*Selected excerpt:*
>>>

Thursday, September 9, 2010

Keeping things in perspective

I'm an intolerant patient.  Not intolerant with my doctors or medical staff members.

I'm learning that I'm intolerant with other Scleroderma patients.  I feel really bad about this too.  I feel like I should be more tolerant, but I am just not.

I have problems tolerating other patients that act like their world is ending.  Like they are the only ones to ever go through this.  Like this is the worst thing that could ever happen to them.  Like their doctors should be solving all of THEIR problems and that its the doctors fault when things flare up or can't be controlled.  

It's not that I don't sympathize and empathize with them.  I do.  I definitely do.  This disease sucks.  Life with it can suck.  Yes, some part of every day leaves me angry, sad, scared, or any of a plethora of emotions.  So, I completely understand patients feeling that way.

<<<

*Assignment A:*
Write out the passage of the scleroderma blog post between "It's not that" and "feeling that way.", inclusive, copying it word for word.
*Assignment B:*
Extend the scleroderma blog post, picking up right after its final sentence.

*Given data:*
>>>

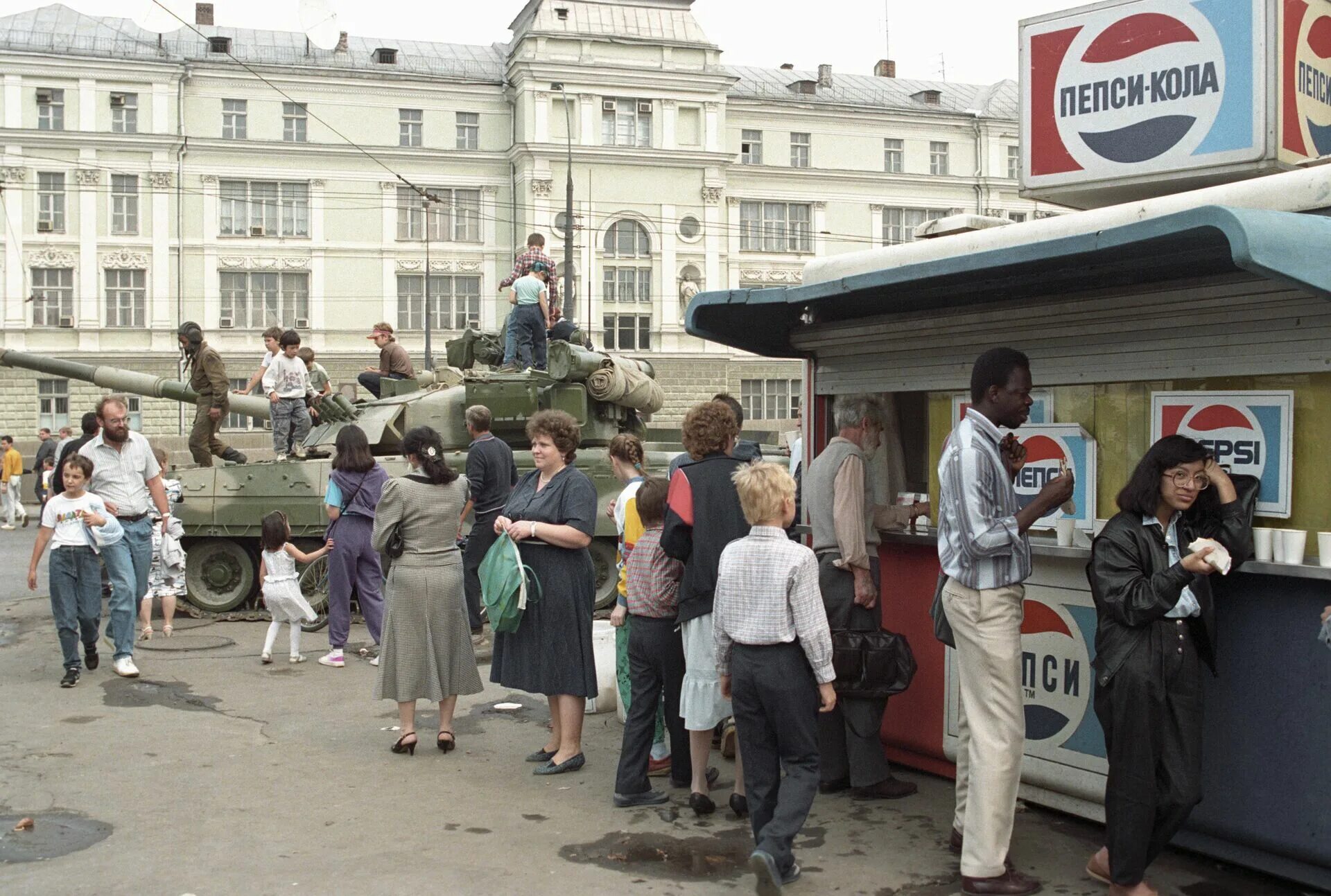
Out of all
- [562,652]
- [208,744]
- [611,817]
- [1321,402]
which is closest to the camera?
[1321,402]

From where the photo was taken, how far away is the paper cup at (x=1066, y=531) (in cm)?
608

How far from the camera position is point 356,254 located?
49062 mm

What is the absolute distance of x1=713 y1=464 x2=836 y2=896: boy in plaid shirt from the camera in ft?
17.6

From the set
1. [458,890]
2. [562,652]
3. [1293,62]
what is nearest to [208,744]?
[562,652]

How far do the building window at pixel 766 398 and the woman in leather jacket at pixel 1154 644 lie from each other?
157ft

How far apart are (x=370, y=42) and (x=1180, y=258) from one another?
50.1 metres

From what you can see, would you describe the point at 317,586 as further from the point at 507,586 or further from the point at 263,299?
the point at 263,299

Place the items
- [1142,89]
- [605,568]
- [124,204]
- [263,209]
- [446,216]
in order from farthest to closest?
[446,216], [263,209], [124,204], [605,568], [1142,89]

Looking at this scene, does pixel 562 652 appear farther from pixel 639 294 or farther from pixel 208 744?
pixel 639 294

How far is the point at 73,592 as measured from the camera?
9.61 m

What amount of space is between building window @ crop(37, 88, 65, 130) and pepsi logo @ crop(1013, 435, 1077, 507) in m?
46.1

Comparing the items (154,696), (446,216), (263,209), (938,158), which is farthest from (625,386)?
(938,158)

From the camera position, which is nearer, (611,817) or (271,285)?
(611,817)

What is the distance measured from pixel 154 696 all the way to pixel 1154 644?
21.9 ft
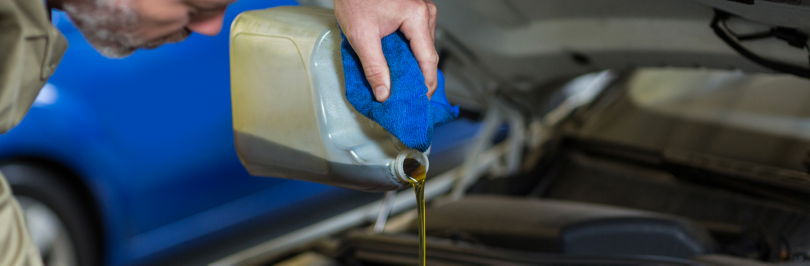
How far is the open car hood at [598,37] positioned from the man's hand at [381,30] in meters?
0.48

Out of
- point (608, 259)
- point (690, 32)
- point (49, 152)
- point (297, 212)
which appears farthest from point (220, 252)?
point (690, 32)

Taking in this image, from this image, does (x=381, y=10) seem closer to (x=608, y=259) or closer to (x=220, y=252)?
(x=608, y=259)

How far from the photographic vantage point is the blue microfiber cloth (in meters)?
0.65

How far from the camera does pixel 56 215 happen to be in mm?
1911

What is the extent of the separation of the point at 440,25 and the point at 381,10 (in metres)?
0.64

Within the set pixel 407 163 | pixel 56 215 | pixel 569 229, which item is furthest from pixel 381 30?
pixel 56 215

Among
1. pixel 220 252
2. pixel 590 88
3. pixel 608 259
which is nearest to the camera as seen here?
pixel 608 259

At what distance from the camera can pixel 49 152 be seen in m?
1.87

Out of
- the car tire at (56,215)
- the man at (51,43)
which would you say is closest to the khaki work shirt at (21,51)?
the man at (51,43)

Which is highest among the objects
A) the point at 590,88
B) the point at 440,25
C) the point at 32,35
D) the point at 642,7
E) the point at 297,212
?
the point at 32,35

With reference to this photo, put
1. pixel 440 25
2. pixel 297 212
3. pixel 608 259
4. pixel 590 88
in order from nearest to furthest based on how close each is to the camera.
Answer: pixel 608 259 → pixel 440 25 → pixel 590 88 → pixel 297 212

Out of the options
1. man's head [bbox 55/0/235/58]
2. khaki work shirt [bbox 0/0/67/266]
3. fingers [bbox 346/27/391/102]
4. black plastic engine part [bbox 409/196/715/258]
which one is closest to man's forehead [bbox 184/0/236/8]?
man's head [bbox 55/0/235/58]

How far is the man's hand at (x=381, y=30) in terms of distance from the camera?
65cm

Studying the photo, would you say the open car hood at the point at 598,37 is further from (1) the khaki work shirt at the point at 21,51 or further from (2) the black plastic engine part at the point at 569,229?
(1) the khaki work shirt at the point at 21,51
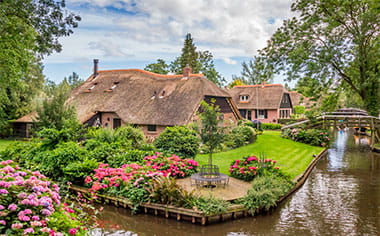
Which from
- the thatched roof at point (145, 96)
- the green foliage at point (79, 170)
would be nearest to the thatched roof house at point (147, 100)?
the thatched roof at point (145, 96)

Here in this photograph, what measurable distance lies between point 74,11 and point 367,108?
88.2ft

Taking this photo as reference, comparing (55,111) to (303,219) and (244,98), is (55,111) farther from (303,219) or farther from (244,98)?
(244,98)

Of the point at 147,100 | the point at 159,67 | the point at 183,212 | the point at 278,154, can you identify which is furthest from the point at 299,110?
the point at 183,212

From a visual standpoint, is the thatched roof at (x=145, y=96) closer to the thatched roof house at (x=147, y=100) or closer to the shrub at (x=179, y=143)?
the thatched roof house at (x=147, y=100)

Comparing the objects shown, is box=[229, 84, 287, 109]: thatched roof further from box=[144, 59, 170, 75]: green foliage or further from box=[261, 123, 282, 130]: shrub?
box=[144, 59, 170, 75]: green foliage

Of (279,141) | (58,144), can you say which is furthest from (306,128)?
(58,144)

<<<

*Response area A:*
It's not that I don't sympathize and empathize with them.  I do.  I definitely do.  This disease sucks.  Life with it can suck.  Yes, some part of every day leaves me angry, sad, scared, or any of a plethora of emotions.  So, I completely understand patients feeling that way.

*Response area B:*
I just don't like it when they can't move past that.  When they wallow.  When they let it take over their lives.  Use those emotions to do something.  There ARE ways to make your life better.  YOU can take control of that.  So, DO something about it.

And don't make this 100% of your life.  Need to vent?  Feel free to do so.  But, find the right forum.  Don't tell every person you meet all of your woes.  About every ache and pain you have.  Do you want other people to do that to you?  I'm not saying to hide what you have.  Please, spread the word.  Raise awareness.  Just be mindful of others when you do it.

And, least of all, remember, no matter how bad you feel, how bad your day is ... someone, somewhere is having a worse day than you.  Be happy that you know what you have and you're getting treatment for it.  There are people that are still struggling with getting a diagnosis and aren't getting any treatment.

Remember you could be sleeping in a foxhole in a desert somewhere.  You could be living in a hut in Africa with no medical care what so ever.

In spite of Scleroderma, life really IS good.

1 comment:

Anonymous said...

You're very right, someone, somewhere does have it worse. That's ALWAYS the case.

Yet it gives no one the right to tell someone else to basically stop their whining. The pain of scleroderma isn't less awful than being in that foxhole.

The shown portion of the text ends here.